Jung gives a lovely image for the development process through life. He compares it to the sun, which rises out of the waters of the unconscious in the morning. In the first half of life, the sun is oriented to the zenith. It is climbing towards ever higher consciousness, illuminating ever more widely and more brightly. And every passing hour is a further revelation of splendour. From noon, however, things change. Each hour signifies a diminishing of light. One is no longer looking up, but down towards the horizon. One is approaching, once more, the darkness of the twilight. But the twilight of the dusk is very different than the twilight of the dawn, which is full of excitement and hope. The dusk is peaceful, full of memory and reflection as one draws into the completion of a life.
So once again: the body. The primary task is no longer the disidentification, but the acceptance. The intoxication with the body in all its pleasures and possibilities has faded. The foolish response is despair and a desperate attempt to hang on and relive the glories of youth. For many people, this is what “not letting go the hero” is. The wise approach is just what the Buddha said when Ānanda pointed out the wrinkles on his back: “So it is, Ānanda! So it is, Ānanda!”
The mind: here too the basic problem is quite different from youth. I’ve been around quite a bit, and have been in discussions with many people of all sorts of values and ideologies. I know very well that my voice is only one among many, and that my views and ideas are often wildly off the mark. And yet: I have to make decisions. I’m responsible. I’m here in the monastery, and in many other contexts, where decisions need to be made. And, sometimes, argued for and insisted upon. In any case there is a decision, whether or not it is my view; and I have to accept responsibility for that. This is, I think, a key difference between middle age and youth. The young can play with ideas and largely escape their consequences – or at least, so they think. This notion of making mature decisions is not something that has been taught in monasteries, to my knowledge.

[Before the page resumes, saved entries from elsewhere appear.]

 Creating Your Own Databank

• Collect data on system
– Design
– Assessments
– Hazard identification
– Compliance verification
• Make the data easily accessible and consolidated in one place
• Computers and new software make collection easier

The stages of life and their importance has not, it seems to me, been considered carefully in Buddhism. Perhaps this is because in the prime story of Buddhism, the Buddha himself seems to transcend such development, reaching a completion of his journey while still a young man. Most of us have a slower and more uncertain path. Such lesser lives as ours are recounted throughout the Jātakas, and these often tell of spiritual progress through the stages of life. We find that the young man is a student, a prince, or a warrior; defeating his dragon he ascends to the mature stage, a teacher, king, or family leader; in the last stage of life he continues his growth, finally becoming a sage, an embodiment of wisdom for all.

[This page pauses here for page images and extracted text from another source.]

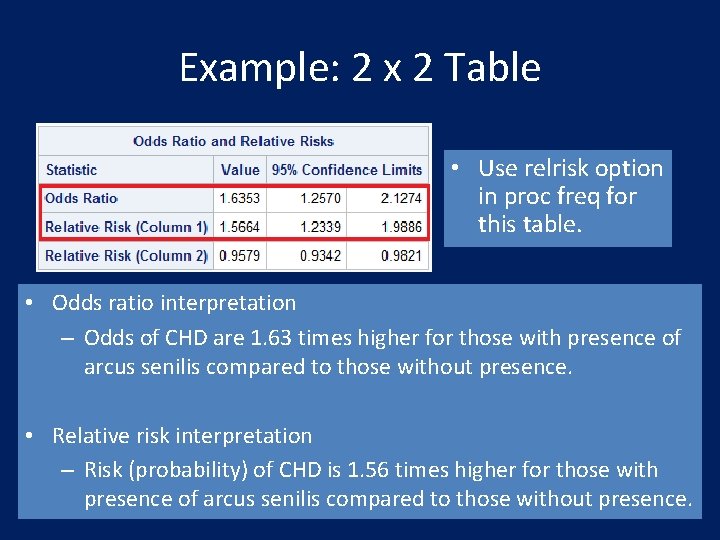 Example: 2 x 2 Table

Odds Ratio and Relative Risks

| Statistic | Value | 95% Confidence Limits | |
|---|---|---|---|
| Odds Ratio | 1.6353 | 1.2570 | 2.1274 |
| Relative Risk (Column 1) | 1.5664 | 1.2339 | 1.9886 |
| Relative Risk (Column 2) | 0.9579 | 0.9342 | 0.9821 |

• Use relrisk option in proc freq for this table.

• Odds ratio interpretation
– Odds of CHD are 1.63 times higher for those with presence of arcus senilis compared to those without presence.

• Relative risk interpretation
– Risk (probability) of CHD is 1.56 times higher for those with presence of arcus senilis compared to those without presence.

I think there are some great examples of monks who have continued their growth through their lives. Two examples that come to mind: Ajahn Brahm and Bhikkhu Bodhi. They are both in places in their lives that would have seemed unthinkable twenty years ago. Yet their growth does not come from a rejection of the values of their youth, but grows out of it, assimilating and integrating, while moving towards a wider, deeper, and more powerful vision.
If we have some understanding of this, we’ll be able to better appreciate how what appear to be contradictory or problematic teachings are sometimes simply appropriate for different stages of life. It also reminds me not to get stuck in the past. Whenever I say “When I was a young monk…” the real issue is not my struggle to avoid a Yorkshire accent, but the words themselves: “I was”. What “I was” is not the issue: it’s what I am, and what I can be.